Ken Medema counts Bach, Sting and the Police, Bartók, Peter Gabriel and Beyoncé among his musical influences, but for part of Sunday’s Sacred Song Service, a few Chautauquans will be added to the list.

“One of the things we’ll do is we’ll ask people in the congregation to tell us a story about a meaningful musical experience, maybe a hymn that they have loved, and then I will create a song on the spot based on the story that they told me,” Medema said.

Composer, singer and songwriter Medema will join the Chautauqua Choir for this and other musical explorations at 8 p.m. Sunday in the Amphitheater.

“It’s going to be one of the most interesting [Sacred Song Services] of the summer,” said Institution organist Jared Jacobsen. “He comes in, he sits down at a piano, and he starts to play and he starts to sing and you’re mesmerized. It’s not overly simplistic. There’s something that he does — even if it’s a brand-new piece that he’s made up on the spot. It sticks in your head. He has a gentle way of inviting you into the process.”

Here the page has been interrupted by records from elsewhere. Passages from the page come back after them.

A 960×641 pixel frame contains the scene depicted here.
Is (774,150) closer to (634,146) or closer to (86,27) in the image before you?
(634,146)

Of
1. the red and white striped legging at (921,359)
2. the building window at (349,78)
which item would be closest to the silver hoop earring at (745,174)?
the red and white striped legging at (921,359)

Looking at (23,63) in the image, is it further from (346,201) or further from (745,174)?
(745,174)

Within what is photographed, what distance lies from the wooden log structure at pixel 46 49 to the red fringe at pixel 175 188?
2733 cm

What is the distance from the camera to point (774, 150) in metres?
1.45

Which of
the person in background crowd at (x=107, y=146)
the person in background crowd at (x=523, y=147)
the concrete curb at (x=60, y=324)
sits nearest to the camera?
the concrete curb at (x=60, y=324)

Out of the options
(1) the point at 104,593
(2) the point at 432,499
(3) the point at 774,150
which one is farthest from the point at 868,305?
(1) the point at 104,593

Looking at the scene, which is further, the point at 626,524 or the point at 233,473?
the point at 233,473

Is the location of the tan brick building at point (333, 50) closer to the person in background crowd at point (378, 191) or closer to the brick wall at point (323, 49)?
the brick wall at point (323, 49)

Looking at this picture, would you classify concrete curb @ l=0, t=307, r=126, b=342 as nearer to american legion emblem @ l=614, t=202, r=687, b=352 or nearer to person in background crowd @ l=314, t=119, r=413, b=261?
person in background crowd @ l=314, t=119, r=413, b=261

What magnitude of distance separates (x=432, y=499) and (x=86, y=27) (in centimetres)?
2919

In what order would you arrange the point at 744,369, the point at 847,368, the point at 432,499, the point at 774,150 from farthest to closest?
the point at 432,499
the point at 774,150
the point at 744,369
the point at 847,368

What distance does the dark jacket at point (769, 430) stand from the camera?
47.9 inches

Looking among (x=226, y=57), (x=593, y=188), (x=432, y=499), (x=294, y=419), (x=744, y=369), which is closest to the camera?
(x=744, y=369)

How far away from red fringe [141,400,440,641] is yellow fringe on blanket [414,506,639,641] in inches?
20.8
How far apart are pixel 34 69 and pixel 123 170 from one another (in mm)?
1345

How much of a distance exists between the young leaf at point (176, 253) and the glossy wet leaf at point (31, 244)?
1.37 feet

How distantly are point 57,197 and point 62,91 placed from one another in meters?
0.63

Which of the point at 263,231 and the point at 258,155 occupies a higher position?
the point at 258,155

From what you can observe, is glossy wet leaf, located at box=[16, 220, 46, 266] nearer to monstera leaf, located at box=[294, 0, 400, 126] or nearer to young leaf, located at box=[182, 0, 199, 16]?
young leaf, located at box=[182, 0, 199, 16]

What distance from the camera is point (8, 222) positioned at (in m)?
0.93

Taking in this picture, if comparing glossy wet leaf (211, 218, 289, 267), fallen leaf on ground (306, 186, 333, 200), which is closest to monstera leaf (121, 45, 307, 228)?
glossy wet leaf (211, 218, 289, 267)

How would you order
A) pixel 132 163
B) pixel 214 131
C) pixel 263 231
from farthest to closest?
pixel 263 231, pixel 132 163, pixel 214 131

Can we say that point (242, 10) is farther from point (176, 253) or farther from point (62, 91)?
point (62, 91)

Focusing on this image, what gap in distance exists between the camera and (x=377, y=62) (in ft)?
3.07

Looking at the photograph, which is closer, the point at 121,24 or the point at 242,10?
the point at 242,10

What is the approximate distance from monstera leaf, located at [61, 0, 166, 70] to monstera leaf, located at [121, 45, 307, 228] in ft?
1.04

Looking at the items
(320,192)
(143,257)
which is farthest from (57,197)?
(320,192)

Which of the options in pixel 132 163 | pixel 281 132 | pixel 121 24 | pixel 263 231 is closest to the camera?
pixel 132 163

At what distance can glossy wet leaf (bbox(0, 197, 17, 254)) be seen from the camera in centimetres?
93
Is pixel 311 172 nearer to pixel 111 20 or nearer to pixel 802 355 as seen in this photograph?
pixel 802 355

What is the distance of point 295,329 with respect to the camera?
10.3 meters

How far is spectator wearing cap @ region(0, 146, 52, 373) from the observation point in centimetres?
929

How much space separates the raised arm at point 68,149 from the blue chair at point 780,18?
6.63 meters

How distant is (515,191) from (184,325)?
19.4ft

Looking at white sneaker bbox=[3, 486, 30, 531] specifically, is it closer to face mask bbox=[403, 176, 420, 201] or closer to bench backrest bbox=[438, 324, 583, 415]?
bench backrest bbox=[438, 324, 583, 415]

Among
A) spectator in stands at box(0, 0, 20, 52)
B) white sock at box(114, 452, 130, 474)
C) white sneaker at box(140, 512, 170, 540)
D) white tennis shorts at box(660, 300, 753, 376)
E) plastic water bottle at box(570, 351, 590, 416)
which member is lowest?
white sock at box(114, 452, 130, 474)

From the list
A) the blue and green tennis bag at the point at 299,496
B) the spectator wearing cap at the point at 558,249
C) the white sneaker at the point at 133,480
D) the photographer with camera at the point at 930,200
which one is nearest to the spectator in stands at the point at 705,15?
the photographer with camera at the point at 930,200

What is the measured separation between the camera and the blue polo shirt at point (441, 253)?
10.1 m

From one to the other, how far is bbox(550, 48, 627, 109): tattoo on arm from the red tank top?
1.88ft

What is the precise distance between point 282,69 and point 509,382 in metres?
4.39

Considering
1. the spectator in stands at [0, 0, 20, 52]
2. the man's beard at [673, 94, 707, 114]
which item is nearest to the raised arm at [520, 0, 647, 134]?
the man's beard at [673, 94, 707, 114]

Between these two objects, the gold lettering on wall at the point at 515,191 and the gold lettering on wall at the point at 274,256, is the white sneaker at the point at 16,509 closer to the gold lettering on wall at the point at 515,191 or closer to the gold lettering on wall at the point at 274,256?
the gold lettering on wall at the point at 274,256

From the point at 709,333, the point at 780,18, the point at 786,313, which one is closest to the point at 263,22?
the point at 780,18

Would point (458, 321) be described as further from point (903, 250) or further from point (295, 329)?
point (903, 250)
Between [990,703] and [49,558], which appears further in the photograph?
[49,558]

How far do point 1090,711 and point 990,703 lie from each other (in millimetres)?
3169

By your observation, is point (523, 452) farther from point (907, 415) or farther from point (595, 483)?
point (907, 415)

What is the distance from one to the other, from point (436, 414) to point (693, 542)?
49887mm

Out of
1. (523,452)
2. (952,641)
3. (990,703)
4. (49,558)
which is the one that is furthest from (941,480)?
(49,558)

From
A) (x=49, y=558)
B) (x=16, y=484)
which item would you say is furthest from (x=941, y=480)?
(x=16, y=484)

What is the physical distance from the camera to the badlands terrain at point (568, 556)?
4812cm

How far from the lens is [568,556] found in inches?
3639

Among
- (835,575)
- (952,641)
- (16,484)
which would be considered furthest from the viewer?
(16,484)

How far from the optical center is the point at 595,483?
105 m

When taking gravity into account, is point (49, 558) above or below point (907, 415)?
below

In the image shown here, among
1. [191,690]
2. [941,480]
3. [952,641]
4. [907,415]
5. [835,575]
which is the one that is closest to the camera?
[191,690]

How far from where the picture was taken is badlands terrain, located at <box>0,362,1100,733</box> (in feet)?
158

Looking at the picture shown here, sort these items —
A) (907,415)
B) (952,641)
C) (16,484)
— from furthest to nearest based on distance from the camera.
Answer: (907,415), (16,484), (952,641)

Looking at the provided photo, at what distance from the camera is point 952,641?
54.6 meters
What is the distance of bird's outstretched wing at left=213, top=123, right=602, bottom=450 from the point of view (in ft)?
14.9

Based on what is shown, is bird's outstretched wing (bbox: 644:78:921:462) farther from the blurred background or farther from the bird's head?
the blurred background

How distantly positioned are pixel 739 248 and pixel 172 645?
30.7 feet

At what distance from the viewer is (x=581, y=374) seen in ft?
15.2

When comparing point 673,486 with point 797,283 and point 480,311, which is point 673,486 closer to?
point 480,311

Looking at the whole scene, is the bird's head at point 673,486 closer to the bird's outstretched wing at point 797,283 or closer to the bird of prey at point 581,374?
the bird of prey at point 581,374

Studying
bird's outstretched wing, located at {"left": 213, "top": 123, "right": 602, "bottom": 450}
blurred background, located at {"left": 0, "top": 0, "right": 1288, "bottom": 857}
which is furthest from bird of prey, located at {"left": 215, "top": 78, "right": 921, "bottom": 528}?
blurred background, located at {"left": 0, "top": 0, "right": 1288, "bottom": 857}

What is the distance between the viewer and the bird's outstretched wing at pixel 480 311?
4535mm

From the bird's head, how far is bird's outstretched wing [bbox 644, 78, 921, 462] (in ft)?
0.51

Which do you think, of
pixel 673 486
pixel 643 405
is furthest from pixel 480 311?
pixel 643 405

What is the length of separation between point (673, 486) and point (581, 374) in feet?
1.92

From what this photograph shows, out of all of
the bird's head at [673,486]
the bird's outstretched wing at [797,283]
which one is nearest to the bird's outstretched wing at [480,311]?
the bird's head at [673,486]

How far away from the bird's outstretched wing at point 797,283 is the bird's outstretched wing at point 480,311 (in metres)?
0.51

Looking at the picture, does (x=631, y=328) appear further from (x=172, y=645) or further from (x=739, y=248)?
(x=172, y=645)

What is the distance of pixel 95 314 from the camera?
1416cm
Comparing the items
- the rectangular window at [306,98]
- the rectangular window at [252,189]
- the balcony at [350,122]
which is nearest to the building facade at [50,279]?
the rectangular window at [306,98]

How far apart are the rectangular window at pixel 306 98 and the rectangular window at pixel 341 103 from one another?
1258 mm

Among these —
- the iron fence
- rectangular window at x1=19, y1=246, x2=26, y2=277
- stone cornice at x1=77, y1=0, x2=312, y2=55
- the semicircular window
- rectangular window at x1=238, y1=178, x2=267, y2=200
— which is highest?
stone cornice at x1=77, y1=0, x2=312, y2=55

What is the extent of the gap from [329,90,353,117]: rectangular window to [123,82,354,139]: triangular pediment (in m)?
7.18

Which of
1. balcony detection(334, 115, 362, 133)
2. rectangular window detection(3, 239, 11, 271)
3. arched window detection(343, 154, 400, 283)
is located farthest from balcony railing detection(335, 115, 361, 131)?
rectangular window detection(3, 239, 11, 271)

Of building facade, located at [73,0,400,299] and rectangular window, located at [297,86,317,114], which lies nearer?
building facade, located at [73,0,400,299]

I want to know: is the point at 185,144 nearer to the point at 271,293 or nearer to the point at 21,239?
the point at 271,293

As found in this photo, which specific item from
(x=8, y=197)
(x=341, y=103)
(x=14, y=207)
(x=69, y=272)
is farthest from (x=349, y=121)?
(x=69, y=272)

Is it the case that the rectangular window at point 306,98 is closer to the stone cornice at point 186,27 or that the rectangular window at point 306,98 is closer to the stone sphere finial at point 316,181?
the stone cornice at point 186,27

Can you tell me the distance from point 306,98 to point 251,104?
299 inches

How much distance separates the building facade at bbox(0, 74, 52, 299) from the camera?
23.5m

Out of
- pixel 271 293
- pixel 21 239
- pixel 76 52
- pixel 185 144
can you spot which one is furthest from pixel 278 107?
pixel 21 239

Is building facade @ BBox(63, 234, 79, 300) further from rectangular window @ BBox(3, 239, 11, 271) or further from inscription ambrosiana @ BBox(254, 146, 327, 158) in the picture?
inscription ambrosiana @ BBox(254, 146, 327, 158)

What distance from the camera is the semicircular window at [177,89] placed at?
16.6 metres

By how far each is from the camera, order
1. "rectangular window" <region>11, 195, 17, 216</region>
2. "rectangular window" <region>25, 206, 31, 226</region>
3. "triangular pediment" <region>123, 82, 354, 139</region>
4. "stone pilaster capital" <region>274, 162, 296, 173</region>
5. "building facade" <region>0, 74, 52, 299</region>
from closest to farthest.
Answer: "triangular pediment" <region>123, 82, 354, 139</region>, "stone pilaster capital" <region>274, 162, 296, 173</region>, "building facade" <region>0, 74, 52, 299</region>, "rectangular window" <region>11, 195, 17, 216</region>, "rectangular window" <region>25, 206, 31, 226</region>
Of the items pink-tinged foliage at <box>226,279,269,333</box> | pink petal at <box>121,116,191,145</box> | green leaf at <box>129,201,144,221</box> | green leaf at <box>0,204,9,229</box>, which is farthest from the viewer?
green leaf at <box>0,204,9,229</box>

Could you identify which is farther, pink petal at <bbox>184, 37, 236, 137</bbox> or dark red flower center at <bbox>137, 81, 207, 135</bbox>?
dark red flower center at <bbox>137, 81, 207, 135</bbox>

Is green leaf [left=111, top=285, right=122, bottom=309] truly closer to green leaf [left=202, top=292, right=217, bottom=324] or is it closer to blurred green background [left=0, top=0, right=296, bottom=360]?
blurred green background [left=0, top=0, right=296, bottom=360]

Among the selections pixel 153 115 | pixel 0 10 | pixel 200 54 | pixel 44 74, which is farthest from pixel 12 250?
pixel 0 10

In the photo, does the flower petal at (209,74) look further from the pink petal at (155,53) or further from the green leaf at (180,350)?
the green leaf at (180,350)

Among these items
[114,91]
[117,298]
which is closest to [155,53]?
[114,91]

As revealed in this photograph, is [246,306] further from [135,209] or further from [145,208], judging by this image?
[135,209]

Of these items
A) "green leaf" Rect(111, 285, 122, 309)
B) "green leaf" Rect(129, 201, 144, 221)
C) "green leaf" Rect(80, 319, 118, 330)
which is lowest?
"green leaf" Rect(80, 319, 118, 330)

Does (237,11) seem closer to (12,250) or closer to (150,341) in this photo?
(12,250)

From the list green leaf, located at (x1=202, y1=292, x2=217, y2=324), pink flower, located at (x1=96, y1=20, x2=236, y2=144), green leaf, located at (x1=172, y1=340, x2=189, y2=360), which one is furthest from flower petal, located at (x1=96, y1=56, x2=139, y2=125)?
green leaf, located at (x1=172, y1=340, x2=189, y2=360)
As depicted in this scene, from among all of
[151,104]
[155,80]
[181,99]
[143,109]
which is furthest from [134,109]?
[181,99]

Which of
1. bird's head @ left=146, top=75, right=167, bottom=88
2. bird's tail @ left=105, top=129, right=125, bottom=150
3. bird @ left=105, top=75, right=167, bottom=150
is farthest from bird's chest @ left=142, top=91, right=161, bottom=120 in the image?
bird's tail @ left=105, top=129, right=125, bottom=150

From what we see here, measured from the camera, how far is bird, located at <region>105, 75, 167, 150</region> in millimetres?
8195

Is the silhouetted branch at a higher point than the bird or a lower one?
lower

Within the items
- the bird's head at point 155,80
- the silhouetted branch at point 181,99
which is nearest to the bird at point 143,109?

In addition to the hymn-inspired improvisation, Medema will perform a song called “Music in My Mouth” with the Chautauqua Choir.

“It’s a piece that kind of revels in the joy of music,” he said. “It’s all about simply the wonder of music and the power that music has in our lives.”

Also on the program is a variation on the classic hymn, “How Firm a Foundation,” that involves pipe organ, synthesizer and drum machine to create “a really heavy rock beat.”

“It really ought to cook,” Medema said.

Medema has been creating sacred music for a living since the 1970s, when his job as a music therapist at a hospital was terminated as a result of budget cuts. Because he had already been singing in churches for several years, he and his wife decided to take the loss of his job as a sign to switch careers.

“We haven’t looked back,” he said. “It’s kind of crazy.”

Since then, Medema has recorded dozens of albums and musical arrangements. He describes his music as “progressive,” and explores themes of inclusion, social justice, new language for God and the interface between interfaith communities.

Though Medema is largely running the show for the evening, Jacobsen said he is looking forward to seeing how the program will evolve.

“Mostly, I’m just going to install him on the stage and say, ‘All this is yours. This is your empire for the evening, and just do with us what you want to do,’ ” Jacobsen said. “I have really no idea where it’s going to go. I just know it’s going to be amazing, because he’s amazing.”